When ``CATALYST_ASYNC_VERBOSE=1`` is set, the async layer prints a summary
at finalization:

.. code-block:: text

   ======= CATALYST ASYNC STATISTICS =======
   Mode: Asynchronous
   Queue depth limit: 2
   Timesteps processed: 48
   Timesteps skipped: 2
   Execute errors: 0
   Slow executes (>10s): 1
   Max queue depth seen: 2
   Total copy time: 0.124000 s
   Total execute time: 12.340000 s
   Max execute time: 11.200000 s
   Avg copy per output: 2.583333 ms
   Avg execute per output: 257.083333 ms
   Max queue wait: 0.003200 s
   =========================================

These statistics are also available programmatically via
``catalyst_async_get_stats()``.


Error Handling
==============

The async worker thread is designed to be resilient:

**Exceptions.** If the implementation throws an exception during
``impl->execute()``, the worker catches it, logs a message to stderr,
increments the error counter, and continues processing subsequent work
items. This prevents a single bad timestep from crashing the entire
simulation.

**Error return status.** If ``impl->execute()`` returns a non-OK status,
the worker logs a warning (in verbose mode) and increments the error
counter. Processing continues normally.

**Slow executions.** If an execute call exceeds ``slow_threshold`` seconds
(default 10), it is logged (in verbose mode) and counted. This helps
identify performance regressions or unexpectedly expensive timesteps.

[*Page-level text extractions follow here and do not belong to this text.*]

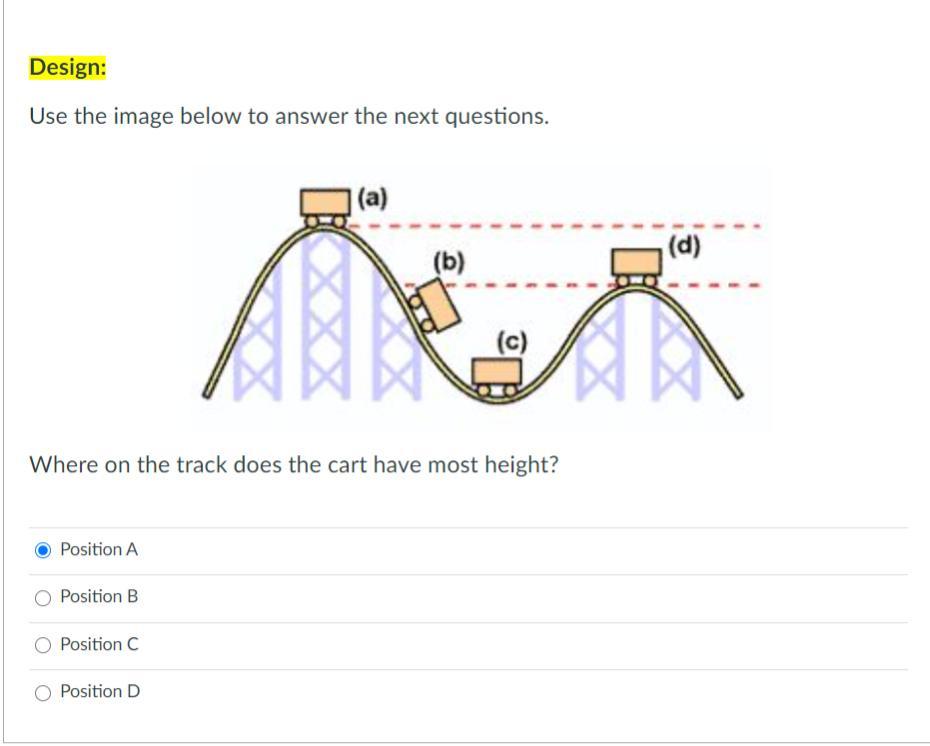 Design:

Use the image below to answer the next questions.

(a)
(b)
(c)
(d)

Where on the track does the cart have most height?

Position A

Position B

Position C

Position D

**Flush timeout.** Flush operations (via ``catalyst/async/flush`` param or
``catalyst_finalize()``) wait for pending work to complete. If the worker
is hung (e.g., implementation deadlock), waiting forever would hang the
simulation. The ``flush_timeout`` setting (default 300 seconds) limits this
wait. If timeout occurs, a warning is printed with the current queue depth
and worker state, and the function returns. This allows the simulation to
exit gracefully rather than hanging indefinitely.